(menafn – ecpulse) Investors to remain alert this week as they will key their eyes on a critical Parliamentary vote in Greece on 2013 austerity along with the monetary decisions by the two European giant central banks, the ECB and BOE.
After the narrow approval of the privatization bill last week, the Greek Parliament is set to face a tough test as it votes on a 13.5 billion euros of cutbacks for 2013-2014 which are required by Greeces creditors to become eligible to receiving the coming installment of its second bailout, which without Greece would face the ghost of default on November 16.
Hence, the main attention will be on Greece as a rejection could push the debt-wracked euro area nation to a dismal fate that could be facing a default or even may be kicked out of the European monetary union.

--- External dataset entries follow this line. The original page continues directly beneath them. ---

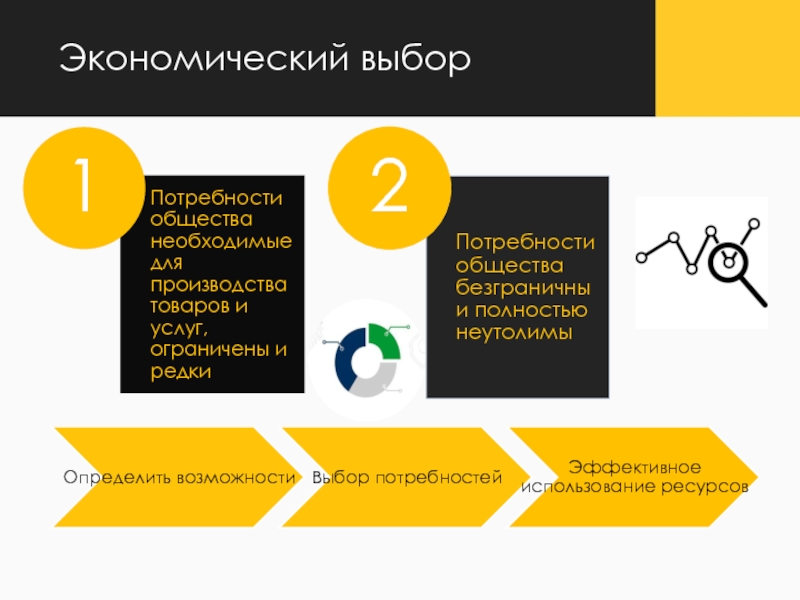 Экономический выбор

1

Потребности общества необходимые для производства товаров и услуг, ограничены и редки

2

Потребности общества безграничны и полностью неутолимы

Определить возможности

Выбор потребностей

Эффективное использование ресурсов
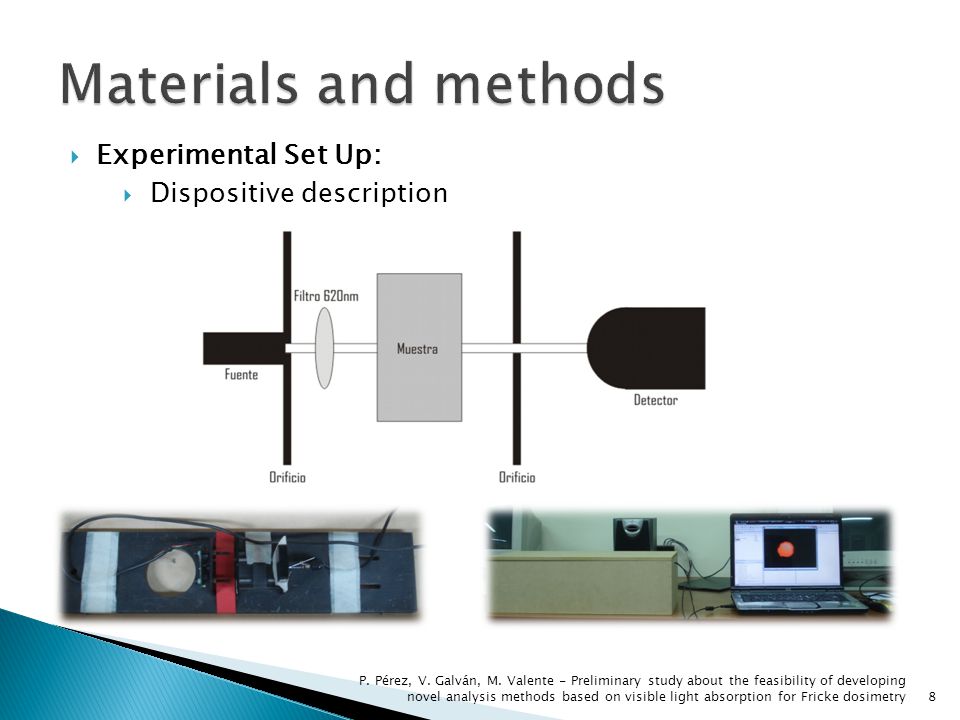 Materials and methods

Experimental Set Up:

Dispositive description

Filtro 620nm

Muestra

Fuente

Detector

Orificio

Orificio

P. Pérez, V. Galván, M. Valente - Preliminary study about the feasibility of developing novel analysis methods based on visible light absorption for Fricke dosimetry 8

It is important, yet, to remember that attention is predicted to remain on the latest developments in Spain, where two euro zone officials said last month Spain is preparing to formally request a bailout in November. However, the most recent announcements by Spanish Prime Minister Mariano Rajoy referred that he would not rush to ask for rescue unless the situation worsens.
Accordingly, European policy makers are still continuing their efforts to ease the crisis while shoring up the 17-nation region to recovery, especially as the recent data referred to a possible continuation in recession this year.
Last weeks data gave a grim picture about the economic situation in the euro area as unemployment climbed to 11.6%, the highest since compiling data for the first time in 1995, making the number of people out of work soars to 18.5 million after it had been increased by 146,000 in September, where Greeces joblessness, due this week, is predicted to remain at record high in August after rising above 25% in July.
By the same token, a composite index of manufacturing and services will confirm the ninth consecutive monthly contraction in October, adding to worries the economy may continue deterioration in the fourth quarter as crisis continue to weigh on growth prospects.
In Germany, exports will drop 1.5% in Sep. from 2.4% advance in Aug. while imports will drop 0.3% from a prior of 0.3% rise, according to median estimates.
The ECB, however, is expected to hold its benchmark rate at record low of 0.75% when it announces its rate decision on Nov. 8, referring that some analysts expect a cut in interest rate to a new record low of 0.5% within the next few months as the economic situation has deteriorated while inflation has eases.
Moving to the U.K., the BoE is also estimated to hold its monetary stance this month at 0.50% interest rate and 375 billion pounds of asset purchases.
Policy makers will probably wait for another month to assess the impact of FLS program, which is aimed to beef up credit to companies and households, and till getting the latest growth and inflation forecasts in Novembers quarterly inflation report due later in the month.
Nonetheless, the minutes of Octobers decision showed there could be a split among the nine-panel member this month as “some members felt that there was considerable scope for asset purchases to provide further stimulus,” whilst “other members, while acknowledging that asset purchases had the scope to lower long-term yields further, questioned the magnitude of the impact that lower long-term yields on corporate debt and equity would have on the broader economy.”
Britain expanded a robust 1.0%, the strongest growth in five years, leaving three consecutive quarters of contractions, giving hopes of recovery, yet economic growth may slow once again in the coming quarters as the rebound in the third quarter reflects the unwinding of June’s extra public holiday for Queen Elizabeth II’s Diamond Jubilee, which weighed on the second quarters figures, plus the positive effect of the Olympic Games that was hosted by London from July 27 to August 12.
U.K. PMI manufacturing showed a widening contraction to 47.5 in October from a revised of 48.1 while services is set to show an ease in expansion to 52.0 from a prior of 52.2. On the other hand, CPI for the year ended September decelerated to 2.2%, the slowest in nearly three years, giving more room to policy makers to add to stimulus in the coming period.